— Start of SELECTED PASSAGE —

= Handicap (sailing) =

Handicap forms for sailing vessels in sailing races have varied throughout history, and they also vary by country, and by sailing organisation. Sailing handicap standards exist internationally, nationally, and within individual sailing clubs.

Typically sailing vessel classes, including international classes, are defined by measurement rules, (Note: Measurement rules are different from the Sailing Rules which stipulate how races are run and the rights of yachts in different situations.) which categorise vessels accordingly into classes of vessels, and vessels compete within their class. Handicapping allows vessels to compete across classes, and also allows vessels and crews to compete based on performance and equipment on an equal basis, by adjusting the race outcome data, to declare a handicap (adjusted) winner as distinct from a line honours (first over the finish line) winner.

==History==
During the early part of the 19th century interest in yacht racing had achieved sufficient momentum to need an agreed handicapping system to allow different types of yacht to race on an equitable basis. The method of measuring merchant sailing ships carried over into the world of yacht racing so that a yacht also now had a measured tonnage which allowed size comparisons and hence performance comparisons to be made between yachts on the basis that a properly designed big yacht will sail faster than a properly designed small yacht.

— End of SELECTED PASSAGE —

WRITTEN TASK
In the sailing handicap passage, what does a line honours winner mean?

— Start of EXTRACTED RECORDS —

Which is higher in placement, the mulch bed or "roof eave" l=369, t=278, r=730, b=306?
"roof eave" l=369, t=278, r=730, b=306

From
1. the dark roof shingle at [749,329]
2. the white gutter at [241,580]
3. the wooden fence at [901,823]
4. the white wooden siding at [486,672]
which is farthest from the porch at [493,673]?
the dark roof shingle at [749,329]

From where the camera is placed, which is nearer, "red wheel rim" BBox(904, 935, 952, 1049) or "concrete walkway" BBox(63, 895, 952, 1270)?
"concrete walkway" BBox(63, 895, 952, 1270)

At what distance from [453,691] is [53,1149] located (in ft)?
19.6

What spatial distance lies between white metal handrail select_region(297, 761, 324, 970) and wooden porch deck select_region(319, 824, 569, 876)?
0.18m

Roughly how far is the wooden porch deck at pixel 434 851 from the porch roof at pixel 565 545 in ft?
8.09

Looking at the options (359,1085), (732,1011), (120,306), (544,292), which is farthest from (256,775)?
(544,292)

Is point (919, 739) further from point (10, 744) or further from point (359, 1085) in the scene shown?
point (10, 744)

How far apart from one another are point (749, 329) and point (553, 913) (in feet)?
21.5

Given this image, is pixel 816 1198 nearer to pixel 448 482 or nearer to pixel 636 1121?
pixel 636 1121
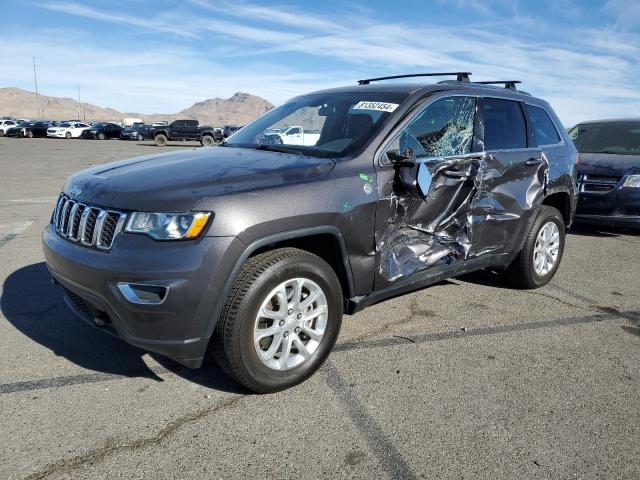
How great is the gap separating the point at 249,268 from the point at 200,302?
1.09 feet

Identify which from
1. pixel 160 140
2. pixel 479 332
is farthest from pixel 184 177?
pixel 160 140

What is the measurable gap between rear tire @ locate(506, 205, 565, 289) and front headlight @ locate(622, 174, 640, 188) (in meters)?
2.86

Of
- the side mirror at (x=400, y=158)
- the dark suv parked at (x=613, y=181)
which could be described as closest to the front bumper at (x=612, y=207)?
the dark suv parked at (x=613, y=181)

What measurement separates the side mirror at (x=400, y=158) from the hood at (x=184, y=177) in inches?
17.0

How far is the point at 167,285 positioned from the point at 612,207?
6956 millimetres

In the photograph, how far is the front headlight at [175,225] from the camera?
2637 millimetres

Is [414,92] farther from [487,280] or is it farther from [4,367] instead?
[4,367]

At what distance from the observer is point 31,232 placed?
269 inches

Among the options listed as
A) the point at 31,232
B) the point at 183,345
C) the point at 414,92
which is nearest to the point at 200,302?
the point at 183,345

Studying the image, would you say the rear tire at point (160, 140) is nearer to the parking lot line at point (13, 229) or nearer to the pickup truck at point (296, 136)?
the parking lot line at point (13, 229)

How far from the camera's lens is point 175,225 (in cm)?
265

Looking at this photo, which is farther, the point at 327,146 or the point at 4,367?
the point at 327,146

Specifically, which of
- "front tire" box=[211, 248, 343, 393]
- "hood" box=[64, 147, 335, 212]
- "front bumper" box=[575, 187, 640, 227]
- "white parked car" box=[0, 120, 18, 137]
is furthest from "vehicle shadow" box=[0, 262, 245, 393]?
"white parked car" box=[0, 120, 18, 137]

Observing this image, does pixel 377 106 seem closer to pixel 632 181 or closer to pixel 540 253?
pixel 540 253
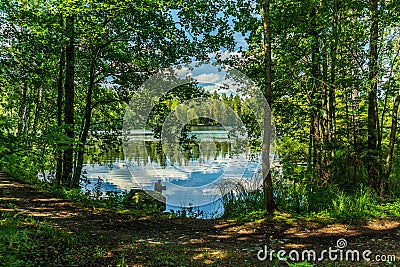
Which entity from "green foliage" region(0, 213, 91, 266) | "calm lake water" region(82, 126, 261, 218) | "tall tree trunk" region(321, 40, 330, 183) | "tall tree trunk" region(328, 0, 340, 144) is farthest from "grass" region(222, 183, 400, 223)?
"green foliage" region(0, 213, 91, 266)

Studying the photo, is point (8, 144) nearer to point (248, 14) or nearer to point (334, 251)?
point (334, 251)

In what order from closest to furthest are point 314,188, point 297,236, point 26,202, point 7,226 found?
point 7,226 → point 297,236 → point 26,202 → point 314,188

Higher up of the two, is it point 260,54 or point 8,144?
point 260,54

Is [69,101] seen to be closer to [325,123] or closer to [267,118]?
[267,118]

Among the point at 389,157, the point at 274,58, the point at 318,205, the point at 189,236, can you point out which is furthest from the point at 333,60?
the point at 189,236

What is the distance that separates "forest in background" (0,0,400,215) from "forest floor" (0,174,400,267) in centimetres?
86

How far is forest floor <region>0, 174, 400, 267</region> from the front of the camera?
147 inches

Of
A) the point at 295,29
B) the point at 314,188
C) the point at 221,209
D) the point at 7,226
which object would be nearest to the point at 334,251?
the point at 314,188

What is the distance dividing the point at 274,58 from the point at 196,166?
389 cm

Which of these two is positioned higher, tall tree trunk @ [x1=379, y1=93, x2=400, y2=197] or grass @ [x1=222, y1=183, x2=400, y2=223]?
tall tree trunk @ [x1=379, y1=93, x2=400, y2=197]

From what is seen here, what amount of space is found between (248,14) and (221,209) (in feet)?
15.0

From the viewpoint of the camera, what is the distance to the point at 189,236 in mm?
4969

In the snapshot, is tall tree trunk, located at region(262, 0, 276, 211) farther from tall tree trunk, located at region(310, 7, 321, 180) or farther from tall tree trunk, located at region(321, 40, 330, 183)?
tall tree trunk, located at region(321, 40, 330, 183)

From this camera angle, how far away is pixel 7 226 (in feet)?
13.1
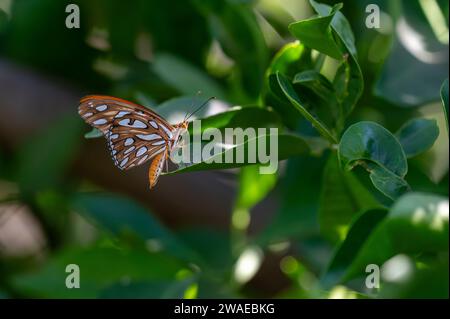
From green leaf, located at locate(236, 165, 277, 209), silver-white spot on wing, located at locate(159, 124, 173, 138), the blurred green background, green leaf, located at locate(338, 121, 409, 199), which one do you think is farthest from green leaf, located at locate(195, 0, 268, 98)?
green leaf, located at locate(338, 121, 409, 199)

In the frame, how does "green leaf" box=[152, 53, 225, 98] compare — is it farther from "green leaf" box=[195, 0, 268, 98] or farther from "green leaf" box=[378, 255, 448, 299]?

— End of EXTRACTED RECORDS —

EXERCISE ANSWER
A line honours winner is the first vessel over the finish line.